De belegger heeft een beleggingsrekening bij de bank en kan handelen in opties. Eind augustus 2018 laat de bank aan de belegger weten dat de berekening van de margin voor ongedekt geschreven opties per 19 januari 2019 verandert. De belegger zal vanaf dat moment op zijn beleggingsrekening een hogere margin moeten aanhouden.

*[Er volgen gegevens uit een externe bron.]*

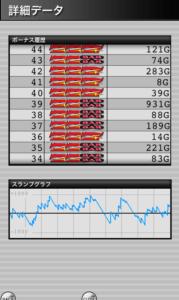 みんなのジャグラー 設定5|スランプグラフの特徴や挙動とハマリ、設定判別と設定差のデータ!-チェリー確率, ぶどう確率, 設定差, 設定5, シミュレーション, みんなのジャグラー, 差枚数, データ, 挙動, パチスロ, スランプグラフ, ジャグラー-IMG 4694 179x300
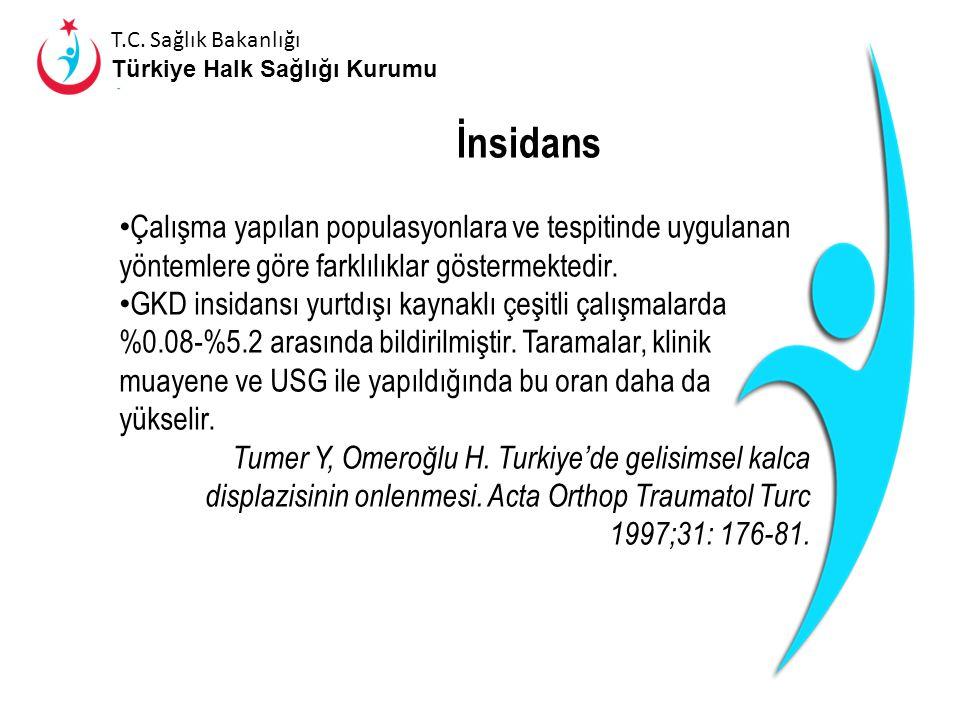 T.C. Sağlık Bakanlığı Türkiye Halk Sağlığı Kurumu Gelişimsel Kalça Displazisi Etiyolojisi GKD'li 589 hasta ve aileleri üzerinde yaptığı çalışmada; GKD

De belegger erkent dat de bank volgens de Voorwaarden Opties de marginberekening mag wijzigen. Maar de tijd die hem wordt gegeven, vindt hij te kort. De belegger voelt zich voor het blok gezet en vraagt meer tijd. Hij vindt dat de bank hem vanwege de aard en omvang van zijn eerder aangehouden optieposities een jaar de tijd had moeten gunnen. De bank gaat daar niet in mee. Vanaf 19 januari 2019 moet de belegger voldoen aan de margin volgens de nieuwe berekening.

Bescherming

In deze klachtzaak draait het om de marginverplichting bij opties. Een beleggingsonderneming is verplicht te zorgen dat een niet-professionele belegger voortdurend voldoende financiële middelen heeft om te kunnen voldoen aan de verplichtingen die voortvloeien uit opties. Een van de doelen van marginbewaking is bescherming van de belegger. Zonder het bewaken van de margin, loopt de belegger het risico op snel en hoogoplopende verliezen.

De Geschillencommissie constateert dat de bank volgens de Voorwaarden Opties de marginberekening mag wijzigen. Het is niet gebleken dat de manier waarop de bank dit heeft gedaan naar redelijkheid en billijkheid onaanvaardbaar is of in strijd met haar zorgplicht. Van belang is daarbij dat de oude marginberekening (voor 19 januari 2019) onvoldoende bescherming bood tegen risico’s die beleggers niet willen of kunnen dragen, aldus de Geschillencommissie. Om die reden concludeert de Geschillencommissie dat de bank door het wijzigen van de marginberekening haar zorgplicht heeft vervuld.

Niet minder nadeel

Of een langere periode dan 4,5 maand voor de belegger financieel minder nadelig zou zijn geweest, is zeer de vraag. Als de belegger een jaar de tijd had gehad voor aanpassing, had hij mogelijk sommige optieposities met minder verlies kunnen sluiten. Maar evengoed is het denkbaar dat hij te maken had kunnen krijgen met aanzienlijk hogere verliezen op zijn optieposities. De Geschillencommissie vindt het daarom niet aannemelijk dat een langere termijn minder nadelig zou zijn geweest.

De uitspraak (GC 2019-869) in de klacht van deze consument tegen ABN AMRO is bindend.